§ The task: Reproduce the data below verbatim, from its first line through the line containing "Among dark brown", with both of those lines included. Leave the pictures out of your reply.

§ Extracted entries:
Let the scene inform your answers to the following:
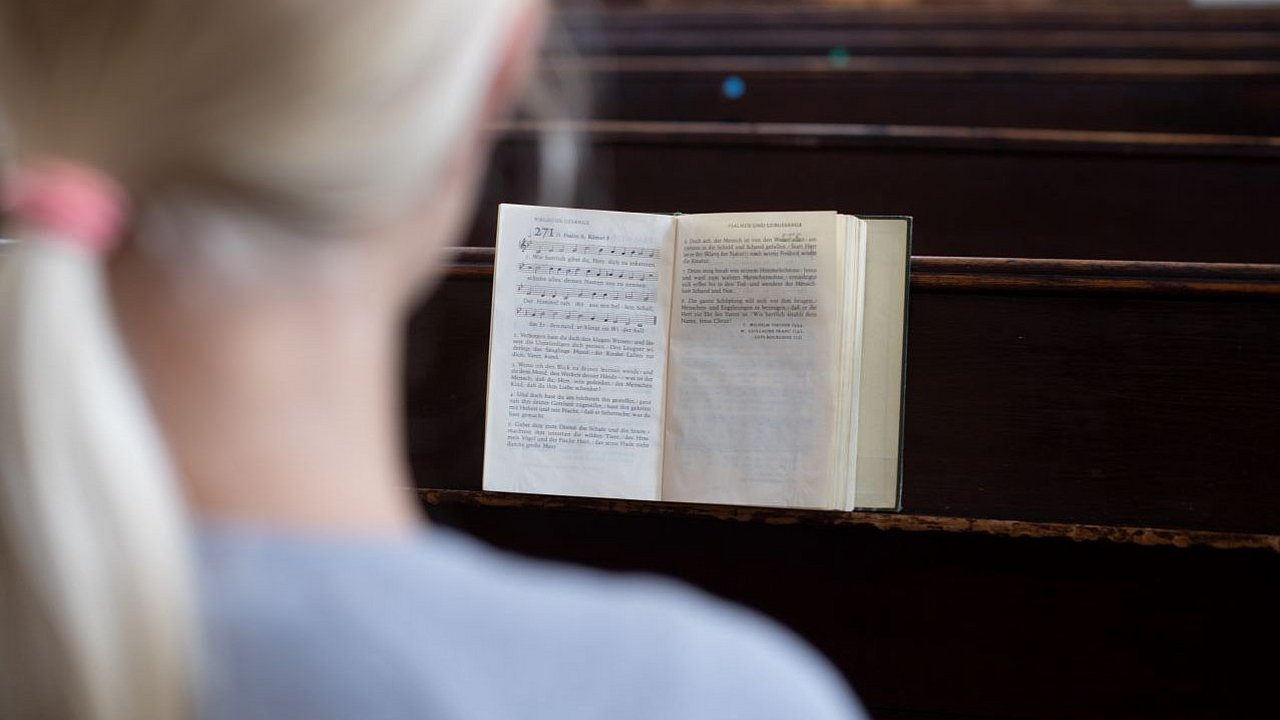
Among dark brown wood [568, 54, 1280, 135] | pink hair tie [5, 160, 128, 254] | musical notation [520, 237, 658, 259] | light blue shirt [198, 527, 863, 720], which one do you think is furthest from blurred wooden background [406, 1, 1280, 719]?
pink hair tie [5, 160, 128, 254]

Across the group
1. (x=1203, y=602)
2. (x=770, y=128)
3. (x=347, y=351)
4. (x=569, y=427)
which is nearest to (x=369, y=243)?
(x=347, y=351)

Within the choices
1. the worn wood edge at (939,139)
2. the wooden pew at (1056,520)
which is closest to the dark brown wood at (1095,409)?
the wooden pew at (1056,520)

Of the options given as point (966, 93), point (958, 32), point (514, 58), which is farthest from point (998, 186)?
point (514, 58)

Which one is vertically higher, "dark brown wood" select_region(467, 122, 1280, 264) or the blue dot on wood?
the blue dot on wood

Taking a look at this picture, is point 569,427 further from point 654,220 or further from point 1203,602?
point 1203,602

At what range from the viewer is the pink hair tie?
45 cm

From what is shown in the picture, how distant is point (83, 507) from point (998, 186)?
1524 mm

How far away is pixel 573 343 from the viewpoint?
5.38ft

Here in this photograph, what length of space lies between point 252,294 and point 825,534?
1216mm

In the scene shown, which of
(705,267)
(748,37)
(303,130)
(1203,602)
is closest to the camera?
(303,130)

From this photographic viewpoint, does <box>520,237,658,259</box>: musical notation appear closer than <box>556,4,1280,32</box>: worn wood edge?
Yes

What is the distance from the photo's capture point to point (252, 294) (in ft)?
1.56

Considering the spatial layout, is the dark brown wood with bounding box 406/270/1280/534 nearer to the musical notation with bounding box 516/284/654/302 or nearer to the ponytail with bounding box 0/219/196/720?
the musical notation with bounding box 516/284/654/302

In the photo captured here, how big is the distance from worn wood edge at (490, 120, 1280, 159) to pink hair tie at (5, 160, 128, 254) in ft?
3.87
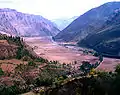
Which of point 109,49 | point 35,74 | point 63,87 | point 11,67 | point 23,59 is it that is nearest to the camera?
point 63,87

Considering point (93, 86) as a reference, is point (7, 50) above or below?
above

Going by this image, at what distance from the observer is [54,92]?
27891 millimetres

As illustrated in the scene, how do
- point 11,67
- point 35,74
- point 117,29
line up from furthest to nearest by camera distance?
1. point 117,29
2. point 11,67
3. point 35,74

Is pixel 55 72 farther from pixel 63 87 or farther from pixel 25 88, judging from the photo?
pixel 63 87

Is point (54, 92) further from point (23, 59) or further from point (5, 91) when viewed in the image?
point (23, 59)

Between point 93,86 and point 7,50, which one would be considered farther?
point 7,50

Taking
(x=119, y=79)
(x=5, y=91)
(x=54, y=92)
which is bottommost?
(x=5, y=91)

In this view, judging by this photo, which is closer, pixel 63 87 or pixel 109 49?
pixel 63 87

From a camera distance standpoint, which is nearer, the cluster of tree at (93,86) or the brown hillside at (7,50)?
the cluster of tree at (93,86)

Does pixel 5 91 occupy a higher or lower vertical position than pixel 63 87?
lower

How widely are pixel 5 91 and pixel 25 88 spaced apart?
175 inches

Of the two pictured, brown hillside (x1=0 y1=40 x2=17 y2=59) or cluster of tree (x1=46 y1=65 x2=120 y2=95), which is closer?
cluster of tree (x1=46 y1=65 x2=120 y2=95)

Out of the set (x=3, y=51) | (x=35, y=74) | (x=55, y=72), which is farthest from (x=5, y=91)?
(x=3, y=51)

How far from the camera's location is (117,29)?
195m
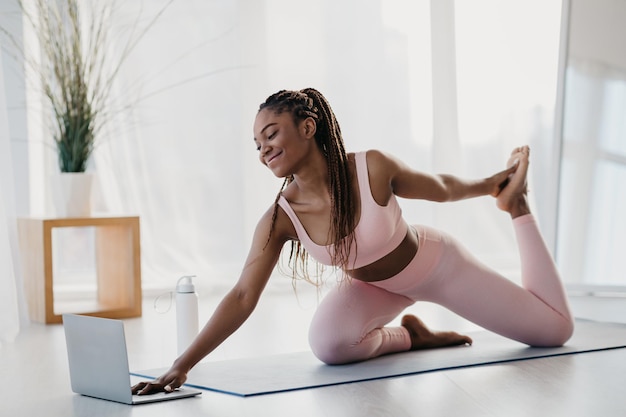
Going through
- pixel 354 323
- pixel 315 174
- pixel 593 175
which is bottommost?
pixel 354 323

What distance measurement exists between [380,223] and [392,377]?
39cm

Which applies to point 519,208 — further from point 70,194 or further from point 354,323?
point 70,194

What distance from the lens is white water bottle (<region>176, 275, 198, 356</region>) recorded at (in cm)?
253

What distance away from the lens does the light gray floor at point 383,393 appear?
1.93 metres

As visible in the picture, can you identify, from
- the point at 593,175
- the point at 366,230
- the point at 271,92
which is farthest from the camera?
the point at 271,92

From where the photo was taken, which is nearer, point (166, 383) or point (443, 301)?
point (166, 383)

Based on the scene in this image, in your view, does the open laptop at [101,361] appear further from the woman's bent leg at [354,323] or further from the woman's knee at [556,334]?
the woman's knee at [556,334]

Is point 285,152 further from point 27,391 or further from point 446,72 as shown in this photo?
point 446,72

§ Reply:
Let the scene inform your answers to the following:
Among dark brown wood [568, 54, 1280, 135] | pink hair tie [5, 160, 128, 254] | musical notation [520, 237, 658, 259] | light blue shirt [198, 527, 863, 720], which one do you think is furthest from blurred wooden background [406, 1, 1280, 719]?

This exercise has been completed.